[Data entries]

↓↓↓

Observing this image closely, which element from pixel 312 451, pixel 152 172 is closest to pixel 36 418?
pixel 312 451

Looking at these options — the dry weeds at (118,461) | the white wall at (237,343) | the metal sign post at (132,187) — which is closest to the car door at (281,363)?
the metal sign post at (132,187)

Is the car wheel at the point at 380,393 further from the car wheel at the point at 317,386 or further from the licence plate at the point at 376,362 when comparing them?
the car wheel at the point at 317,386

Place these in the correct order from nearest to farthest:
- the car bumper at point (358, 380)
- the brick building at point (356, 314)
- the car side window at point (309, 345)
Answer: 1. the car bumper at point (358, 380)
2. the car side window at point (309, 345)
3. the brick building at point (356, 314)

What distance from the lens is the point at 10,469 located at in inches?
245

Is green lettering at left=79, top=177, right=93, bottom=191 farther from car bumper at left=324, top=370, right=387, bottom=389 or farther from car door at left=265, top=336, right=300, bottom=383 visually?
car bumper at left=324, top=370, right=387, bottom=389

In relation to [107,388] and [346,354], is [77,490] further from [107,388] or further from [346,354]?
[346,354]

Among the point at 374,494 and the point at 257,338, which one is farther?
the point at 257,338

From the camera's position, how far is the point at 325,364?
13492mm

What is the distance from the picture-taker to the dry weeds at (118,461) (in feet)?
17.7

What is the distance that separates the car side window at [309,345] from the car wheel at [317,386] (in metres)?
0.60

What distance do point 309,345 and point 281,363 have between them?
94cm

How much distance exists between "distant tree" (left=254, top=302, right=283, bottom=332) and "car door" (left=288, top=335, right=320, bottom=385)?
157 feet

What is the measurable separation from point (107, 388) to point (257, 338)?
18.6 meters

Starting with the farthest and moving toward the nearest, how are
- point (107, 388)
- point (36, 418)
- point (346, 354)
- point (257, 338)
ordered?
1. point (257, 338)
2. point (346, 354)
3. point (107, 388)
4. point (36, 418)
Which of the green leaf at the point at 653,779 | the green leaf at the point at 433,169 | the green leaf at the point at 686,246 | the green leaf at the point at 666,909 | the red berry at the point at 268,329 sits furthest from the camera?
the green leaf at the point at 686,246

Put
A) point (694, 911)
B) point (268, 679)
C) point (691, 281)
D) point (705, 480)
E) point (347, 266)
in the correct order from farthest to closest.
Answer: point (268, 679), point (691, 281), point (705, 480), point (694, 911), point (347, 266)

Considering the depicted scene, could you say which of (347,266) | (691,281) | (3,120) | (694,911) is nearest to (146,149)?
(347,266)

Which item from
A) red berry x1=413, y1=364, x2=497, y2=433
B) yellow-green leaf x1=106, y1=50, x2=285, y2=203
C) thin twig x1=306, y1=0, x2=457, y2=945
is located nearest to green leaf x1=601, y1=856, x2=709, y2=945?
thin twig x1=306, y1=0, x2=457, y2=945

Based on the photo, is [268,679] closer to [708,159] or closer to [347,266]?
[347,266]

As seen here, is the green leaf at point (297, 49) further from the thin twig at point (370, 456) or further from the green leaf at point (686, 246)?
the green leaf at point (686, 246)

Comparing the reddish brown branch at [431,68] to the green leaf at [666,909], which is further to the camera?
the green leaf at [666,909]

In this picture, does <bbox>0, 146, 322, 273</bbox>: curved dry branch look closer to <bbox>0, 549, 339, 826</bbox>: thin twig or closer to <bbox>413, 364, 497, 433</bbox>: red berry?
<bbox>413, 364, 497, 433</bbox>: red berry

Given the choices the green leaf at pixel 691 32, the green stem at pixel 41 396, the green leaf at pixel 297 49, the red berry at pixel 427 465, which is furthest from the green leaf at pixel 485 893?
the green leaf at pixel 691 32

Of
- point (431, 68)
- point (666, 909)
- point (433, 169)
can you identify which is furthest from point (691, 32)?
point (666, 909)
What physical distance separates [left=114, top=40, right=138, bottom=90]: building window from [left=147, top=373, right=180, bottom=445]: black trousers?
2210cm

↑↑↑

» Problem requirements: Put the records from the start through the line containing "3. the brick building at point (356, 314)" into a two-column CSV with the headers "prompt" and "response," one row per record. Enclose each field in quotes and replace any line breaks with spaces.

» Exercise result:
prompt,response
"Observing this image closely, which element from pixel 312 451, pixel 152 172 is closest to pixel 36 418?","pixel 312 451"
"Looking at these options — the dry weeds at (118,461) | the white wall at (237,343) | the metal sign post at (132,187) — which is closest to the car door at (281,363)?","the metal sign post at (132,187)"
"Is the car wheel at the point at 380,393 further from the car wheel at the point at 317,386 or further from the licence plate at the point at 376,362 when comparing them?","the car wheel at the point at 317,386"
"Place these in the correct order from nearest to farthest: - the car bumper at point (358, 380) - the brick building at point (356, 314) - the car side window at point (309, 345) Answer:","1. the car bumper at point (358, 380) 2. the car side window at point (309, 345) 3. the brick building at point (356, 314)"